Publication | Closed Access
Human Epithelial Type 2 cell classification with convolutional neural networks
43
Citations
18
References
2015
Year
Unknown Venue
Convolutional Neural NetworkEngineeringMachine LearningPathologyImage ClassificationImage AnalysisPattern RecognitionRadiologyDermoscopic ImageFeature LearningDeep LearningMedical Image ComputingCell BiologyComputer VisionCnn FrameworkCell IifCellular Neural NetworkConvolutional Neural NetworksAutomated Cell ClassificationMedicineCell Detection
Automated cell classification in Indirect Immunofluorescence (IIF) images has potential to be an important tool in clinical practice and research.

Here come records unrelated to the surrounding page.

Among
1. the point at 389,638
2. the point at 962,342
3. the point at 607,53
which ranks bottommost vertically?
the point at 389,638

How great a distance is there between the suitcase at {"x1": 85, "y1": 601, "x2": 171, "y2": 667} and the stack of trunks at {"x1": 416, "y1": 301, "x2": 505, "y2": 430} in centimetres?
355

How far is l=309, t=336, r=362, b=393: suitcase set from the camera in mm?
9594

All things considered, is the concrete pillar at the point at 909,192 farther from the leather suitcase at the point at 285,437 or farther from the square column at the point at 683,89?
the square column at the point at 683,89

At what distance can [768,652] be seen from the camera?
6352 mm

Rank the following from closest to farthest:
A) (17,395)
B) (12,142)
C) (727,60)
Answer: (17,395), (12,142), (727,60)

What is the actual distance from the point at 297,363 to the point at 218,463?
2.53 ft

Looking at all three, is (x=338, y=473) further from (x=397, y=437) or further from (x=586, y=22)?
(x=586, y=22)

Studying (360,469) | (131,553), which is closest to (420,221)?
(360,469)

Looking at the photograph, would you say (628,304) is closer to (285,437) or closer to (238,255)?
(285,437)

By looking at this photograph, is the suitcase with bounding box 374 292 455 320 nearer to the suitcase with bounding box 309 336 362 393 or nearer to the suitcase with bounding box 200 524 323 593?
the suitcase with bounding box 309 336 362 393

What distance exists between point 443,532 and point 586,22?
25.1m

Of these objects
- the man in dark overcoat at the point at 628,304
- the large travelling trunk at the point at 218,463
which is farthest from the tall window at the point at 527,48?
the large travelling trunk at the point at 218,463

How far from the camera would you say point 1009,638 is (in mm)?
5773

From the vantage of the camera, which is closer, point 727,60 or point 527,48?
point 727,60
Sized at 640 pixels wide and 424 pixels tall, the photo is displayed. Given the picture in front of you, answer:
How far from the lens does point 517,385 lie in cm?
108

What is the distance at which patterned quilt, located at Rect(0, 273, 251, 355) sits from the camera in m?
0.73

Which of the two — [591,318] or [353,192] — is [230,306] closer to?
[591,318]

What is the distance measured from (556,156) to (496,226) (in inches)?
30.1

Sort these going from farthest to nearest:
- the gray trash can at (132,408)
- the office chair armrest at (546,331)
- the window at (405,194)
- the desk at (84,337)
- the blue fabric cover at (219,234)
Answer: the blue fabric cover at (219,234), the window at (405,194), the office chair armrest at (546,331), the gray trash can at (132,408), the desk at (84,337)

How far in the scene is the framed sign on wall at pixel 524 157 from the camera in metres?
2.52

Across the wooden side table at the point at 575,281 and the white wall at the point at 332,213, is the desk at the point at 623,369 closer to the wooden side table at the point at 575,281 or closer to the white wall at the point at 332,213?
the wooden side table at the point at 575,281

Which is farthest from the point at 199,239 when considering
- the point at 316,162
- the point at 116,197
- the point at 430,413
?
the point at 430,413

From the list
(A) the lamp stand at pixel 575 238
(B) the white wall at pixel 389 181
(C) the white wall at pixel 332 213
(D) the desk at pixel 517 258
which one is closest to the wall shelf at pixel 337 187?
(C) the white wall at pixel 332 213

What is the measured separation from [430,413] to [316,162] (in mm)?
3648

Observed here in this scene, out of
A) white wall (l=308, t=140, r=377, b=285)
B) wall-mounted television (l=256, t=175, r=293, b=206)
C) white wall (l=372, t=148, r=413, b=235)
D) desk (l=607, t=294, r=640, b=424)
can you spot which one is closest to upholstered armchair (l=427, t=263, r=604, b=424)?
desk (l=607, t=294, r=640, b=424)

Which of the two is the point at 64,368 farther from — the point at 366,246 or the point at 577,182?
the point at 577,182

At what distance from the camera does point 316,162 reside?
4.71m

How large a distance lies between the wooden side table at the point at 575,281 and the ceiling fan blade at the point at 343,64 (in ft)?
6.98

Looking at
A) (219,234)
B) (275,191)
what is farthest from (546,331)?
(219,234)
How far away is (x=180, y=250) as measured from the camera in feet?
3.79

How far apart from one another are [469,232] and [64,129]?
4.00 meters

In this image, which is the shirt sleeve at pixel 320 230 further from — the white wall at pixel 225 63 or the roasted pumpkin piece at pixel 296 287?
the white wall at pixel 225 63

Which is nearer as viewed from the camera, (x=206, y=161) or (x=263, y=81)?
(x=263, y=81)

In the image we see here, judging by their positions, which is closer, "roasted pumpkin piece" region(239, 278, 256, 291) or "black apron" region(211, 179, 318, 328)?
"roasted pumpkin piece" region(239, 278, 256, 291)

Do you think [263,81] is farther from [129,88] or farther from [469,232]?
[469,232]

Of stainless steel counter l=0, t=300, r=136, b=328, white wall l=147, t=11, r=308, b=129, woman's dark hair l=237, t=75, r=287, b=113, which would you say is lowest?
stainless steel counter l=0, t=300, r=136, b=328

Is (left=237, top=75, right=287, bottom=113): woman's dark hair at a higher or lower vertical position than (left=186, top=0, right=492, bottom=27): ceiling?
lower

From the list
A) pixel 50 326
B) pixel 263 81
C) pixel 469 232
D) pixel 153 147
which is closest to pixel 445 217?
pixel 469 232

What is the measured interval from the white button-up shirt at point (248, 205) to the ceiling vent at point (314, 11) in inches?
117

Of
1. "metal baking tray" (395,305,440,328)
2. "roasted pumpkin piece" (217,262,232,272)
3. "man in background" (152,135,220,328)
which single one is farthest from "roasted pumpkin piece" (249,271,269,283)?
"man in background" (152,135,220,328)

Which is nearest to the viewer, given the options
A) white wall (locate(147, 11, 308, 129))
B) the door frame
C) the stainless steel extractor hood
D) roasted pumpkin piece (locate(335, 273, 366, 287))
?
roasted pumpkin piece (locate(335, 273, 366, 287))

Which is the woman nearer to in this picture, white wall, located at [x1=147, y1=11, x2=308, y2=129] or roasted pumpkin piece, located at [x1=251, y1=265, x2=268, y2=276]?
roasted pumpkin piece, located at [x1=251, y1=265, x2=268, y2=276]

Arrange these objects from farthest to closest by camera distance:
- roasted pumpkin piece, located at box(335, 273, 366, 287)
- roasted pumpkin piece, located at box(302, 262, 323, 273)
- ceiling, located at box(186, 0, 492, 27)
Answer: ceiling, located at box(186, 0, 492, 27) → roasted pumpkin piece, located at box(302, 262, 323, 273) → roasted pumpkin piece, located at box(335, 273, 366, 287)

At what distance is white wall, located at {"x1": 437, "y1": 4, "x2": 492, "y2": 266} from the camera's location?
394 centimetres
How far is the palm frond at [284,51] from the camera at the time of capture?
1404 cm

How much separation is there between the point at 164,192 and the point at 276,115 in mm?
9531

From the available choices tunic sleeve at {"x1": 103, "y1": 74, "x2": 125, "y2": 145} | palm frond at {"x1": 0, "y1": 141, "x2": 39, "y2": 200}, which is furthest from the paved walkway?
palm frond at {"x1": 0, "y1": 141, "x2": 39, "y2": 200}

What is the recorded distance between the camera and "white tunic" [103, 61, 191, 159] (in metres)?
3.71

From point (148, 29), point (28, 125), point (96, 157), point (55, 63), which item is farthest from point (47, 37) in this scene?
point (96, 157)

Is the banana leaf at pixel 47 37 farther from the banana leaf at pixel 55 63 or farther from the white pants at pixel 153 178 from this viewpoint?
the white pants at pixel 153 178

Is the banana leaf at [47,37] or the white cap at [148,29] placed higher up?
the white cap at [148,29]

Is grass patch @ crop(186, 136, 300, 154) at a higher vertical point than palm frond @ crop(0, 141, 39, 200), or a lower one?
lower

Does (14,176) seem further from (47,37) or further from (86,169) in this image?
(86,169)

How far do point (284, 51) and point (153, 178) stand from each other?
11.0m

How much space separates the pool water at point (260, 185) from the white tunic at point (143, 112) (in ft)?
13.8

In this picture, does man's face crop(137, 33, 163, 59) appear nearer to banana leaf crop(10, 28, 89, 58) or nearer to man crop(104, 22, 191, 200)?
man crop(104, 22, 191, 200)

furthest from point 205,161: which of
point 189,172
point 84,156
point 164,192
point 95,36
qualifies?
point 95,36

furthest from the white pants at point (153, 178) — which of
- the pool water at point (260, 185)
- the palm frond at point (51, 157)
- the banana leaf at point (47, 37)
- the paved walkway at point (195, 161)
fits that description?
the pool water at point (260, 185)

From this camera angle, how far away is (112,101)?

This paper presents a framework for classification of Human Epithelial Type 2 cell IIF images using convolutional neural networks (CNNs). Previuos state-of-the-art methods show classification accuracy of 75.6% on a benchmark dataset. We conduct an exploration of different strategies for enhancing, augmenting and processing training data in a CNN framework for image classification. Our proposed strategy for training data and pre-training and fine-tuning the CNN network led to a significant increase in the performance over other approaches that have been used until now. Specifically, our method achieves a 80.25% classification accuracy. Source code and models to reproduce the experiments in the paper is made publicly available.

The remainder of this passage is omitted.